◆ Do this:
Using the entries below, quote exactly the span of lines that begins with the line containing "At what distance from the lens" and ends with the final line.

◆ Record extracts:

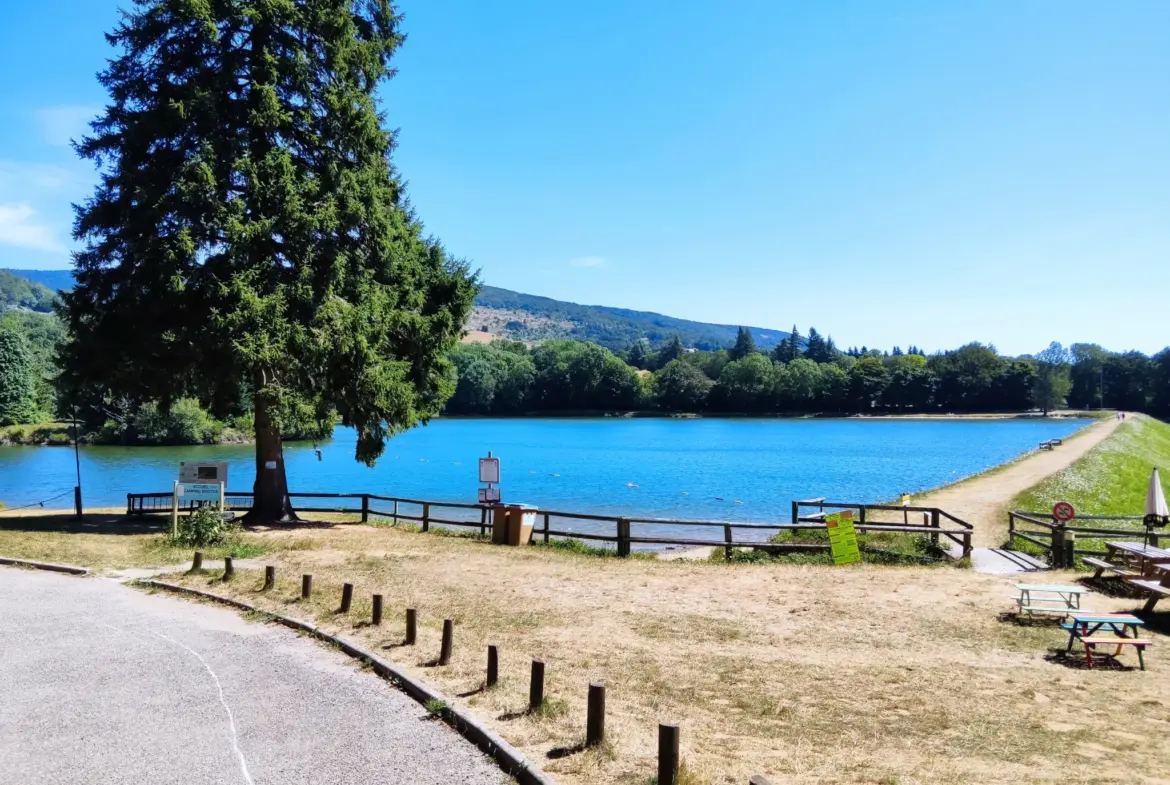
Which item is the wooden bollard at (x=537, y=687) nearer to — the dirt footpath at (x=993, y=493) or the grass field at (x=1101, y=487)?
the grass field at (x=1101, y=487)

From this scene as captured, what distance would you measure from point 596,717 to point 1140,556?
1188 centimetres

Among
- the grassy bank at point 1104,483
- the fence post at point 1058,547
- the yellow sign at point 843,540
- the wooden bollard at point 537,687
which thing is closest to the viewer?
the wooden bollard at point 537,687

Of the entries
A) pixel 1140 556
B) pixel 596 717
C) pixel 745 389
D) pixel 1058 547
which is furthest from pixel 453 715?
pixel 745 389

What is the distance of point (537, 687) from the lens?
7598mm

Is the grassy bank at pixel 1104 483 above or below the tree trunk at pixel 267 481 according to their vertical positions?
below

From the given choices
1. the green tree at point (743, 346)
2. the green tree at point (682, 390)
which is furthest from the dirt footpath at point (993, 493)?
the green tree at point (743, 346)

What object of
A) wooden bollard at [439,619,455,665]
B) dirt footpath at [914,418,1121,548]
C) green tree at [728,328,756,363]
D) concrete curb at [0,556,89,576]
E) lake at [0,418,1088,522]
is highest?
green tree at [728,328,756,363]

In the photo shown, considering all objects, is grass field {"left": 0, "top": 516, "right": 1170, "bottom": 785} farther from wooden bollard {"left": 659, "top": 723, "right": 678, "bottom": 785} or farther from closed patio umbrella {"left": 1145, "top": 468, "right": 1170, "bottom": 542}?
closed patio umbrella {"left": 1145, "top": 468, "right": 1170, "bottom": 542}

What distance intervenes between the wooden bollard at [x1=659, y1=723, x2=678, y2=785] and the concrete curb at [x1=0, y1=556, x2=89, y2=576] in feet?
47.3

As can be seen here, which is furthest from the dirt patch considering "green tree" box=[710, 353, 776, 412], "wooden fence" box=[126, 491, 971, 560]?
"green tree" box=[710, 353, 776, 412]

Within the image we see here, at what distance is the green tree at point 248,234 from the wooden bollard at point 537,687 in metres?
15.4

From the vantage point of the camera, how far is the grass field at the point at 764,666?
6695mm

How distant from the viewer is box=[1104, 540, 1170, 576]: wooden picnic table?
520 inches

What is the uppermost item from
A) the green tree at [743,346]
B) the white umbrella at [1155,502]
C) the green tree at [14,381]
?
the green tree at [743,346]
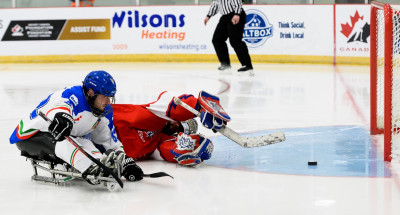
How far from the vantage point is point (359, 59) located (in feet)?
36.7

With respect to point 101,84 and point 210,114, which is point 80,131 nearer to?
point 101,84

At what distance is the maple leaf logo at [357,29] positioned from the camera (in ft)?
36.4

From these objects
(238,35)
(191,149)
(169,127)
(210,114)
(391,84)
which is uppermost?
(238,35)

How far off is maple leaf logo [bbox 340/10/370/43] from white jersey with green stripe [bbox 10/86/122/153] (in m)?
7.59

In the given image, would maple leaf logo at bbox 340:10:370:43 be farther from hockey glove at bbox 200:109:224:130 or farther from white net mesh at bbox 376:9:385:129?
hockey glove at bbox 200:109:224:130

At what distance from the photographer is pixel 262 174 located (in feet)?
14.0

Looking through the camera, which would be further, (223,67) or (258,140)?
(223,67)

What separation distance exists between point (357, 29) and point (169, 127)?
7.07 metres

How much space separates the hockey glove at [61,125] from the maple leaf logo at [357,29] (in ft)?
26.8

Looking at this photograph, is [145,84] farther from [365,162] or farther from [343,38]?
[365,162]

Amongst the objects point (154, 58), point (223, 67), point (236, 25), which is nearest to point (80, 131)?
point (236, 25)

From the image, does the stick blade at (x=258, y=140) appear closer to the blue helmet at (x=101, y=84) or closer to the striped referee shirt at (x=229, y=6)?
the blue helmet at (x=101, y=84)

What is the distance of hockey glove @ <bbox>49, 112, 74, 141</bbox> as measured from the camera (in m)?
3.56

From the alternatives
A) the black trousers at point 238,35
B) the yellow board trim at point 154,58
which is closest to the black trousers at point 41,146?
the black trousers at point 238,35
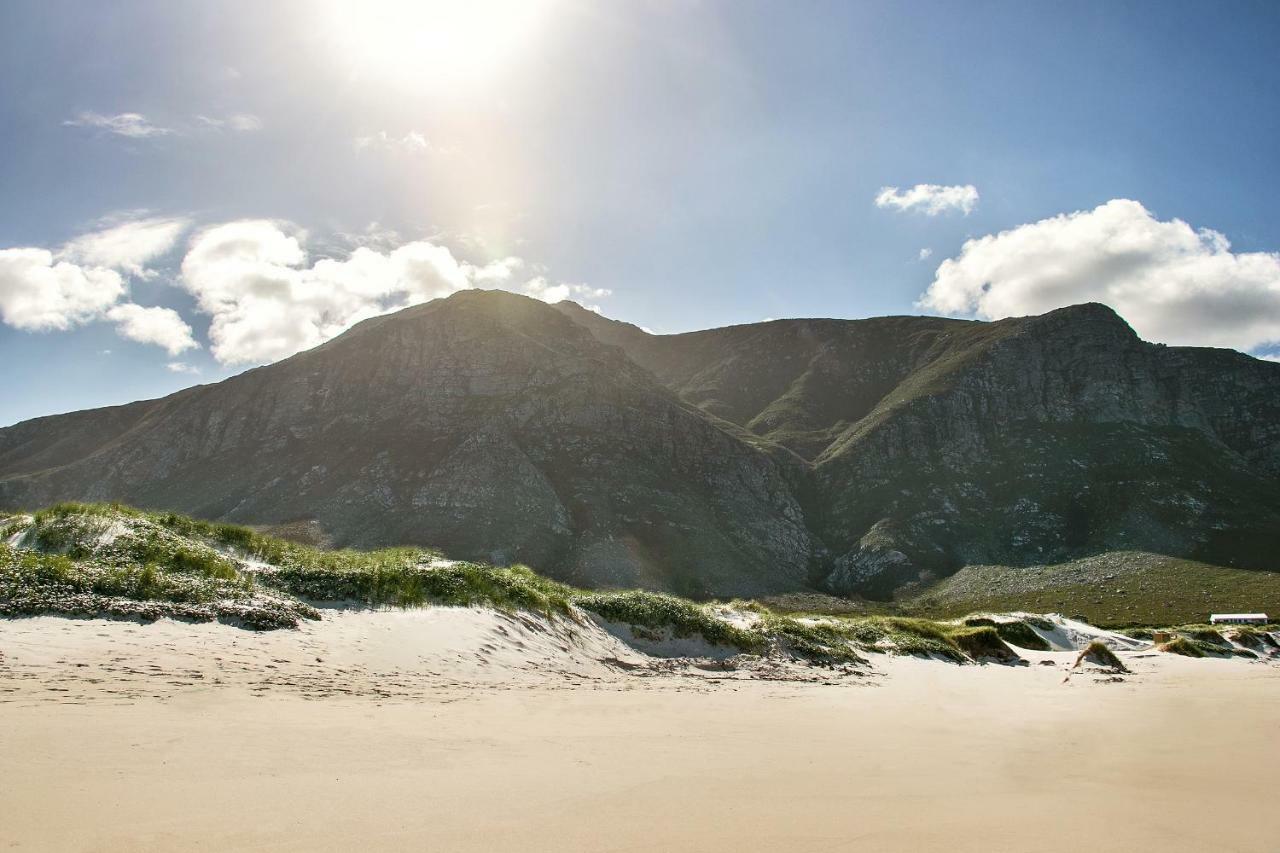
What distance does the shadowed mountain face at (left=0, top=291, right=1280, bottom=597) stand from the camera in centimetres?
10250

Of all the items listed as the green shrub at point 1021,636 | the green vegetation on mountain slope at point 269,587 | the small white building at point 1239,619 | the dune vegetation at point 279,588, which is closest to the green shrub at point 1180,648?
the green shrub at point 1021,636

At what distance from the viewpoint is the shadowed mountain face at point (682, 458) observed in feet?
336

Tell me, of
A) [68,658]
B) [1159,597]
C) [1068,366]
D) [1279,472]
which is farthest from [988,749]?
[1279,472]

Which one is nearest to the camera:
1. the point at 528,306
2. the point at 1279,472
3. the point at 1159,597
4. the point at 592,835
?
the point at 592,835

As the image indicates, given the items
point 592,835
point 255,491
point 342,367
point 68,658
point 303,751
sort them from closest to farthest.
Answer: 1. point 592,835
2. point 303,751
3. point 68,658
4. point 255,491
5. point 342,367

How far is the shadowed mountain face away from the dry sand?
3238 inches

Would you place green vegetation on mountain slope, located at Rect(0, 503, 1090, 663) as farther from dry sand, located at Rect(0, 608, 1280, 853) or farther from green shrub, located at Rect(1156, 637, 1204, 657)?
green shrub, located at Rect(1156, 637, 1204, 657)

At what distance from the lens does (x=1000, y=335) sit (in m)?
156

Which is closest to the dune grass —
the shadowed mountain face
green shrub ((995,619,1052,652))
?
green shrub ((995,619,1052,652))

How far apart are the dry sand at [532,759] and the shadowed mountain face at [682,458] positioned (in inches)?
3238

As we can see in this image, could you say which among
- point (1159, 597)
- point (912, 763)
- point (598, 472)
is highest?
point (598, 472)

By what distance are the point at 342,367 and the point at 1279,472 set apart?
183402 millimetres

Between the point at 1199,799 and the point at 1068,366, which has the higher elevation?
the point at 1068,366

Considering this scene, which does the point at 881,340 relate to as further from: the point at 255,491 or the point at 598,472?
the point at 255,491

◆ Result below:
At what distance from the lens does (x=1000, y=335) sit (in m)?
156

Which is closest to the dune grass —
the shadowed mountain face
green shrub ((995,619,1052,652))
?
green shrub ((995,619,1052,652))

How far apart are the dry sand at [532,759] and the shadowed mountain face at [682,458] positioned (in inches)?
3238

As we can see in this image, could you say which among
- point (1159, 597)
- point (912, 763)
- point (598, 472)
is highest?
point (598, 472)

By what distance are the point at 342,367 and the point at 1279,472 set apart?
183402 millimetres

Between the point at 1199,799 and the point at 1068,366, which has the higher elevation?
the point at 1068,366

Considering this scene, which does the point at 881,340 relate to as further from: the point at 255,491 or the point at 598,472?
the point at 255,491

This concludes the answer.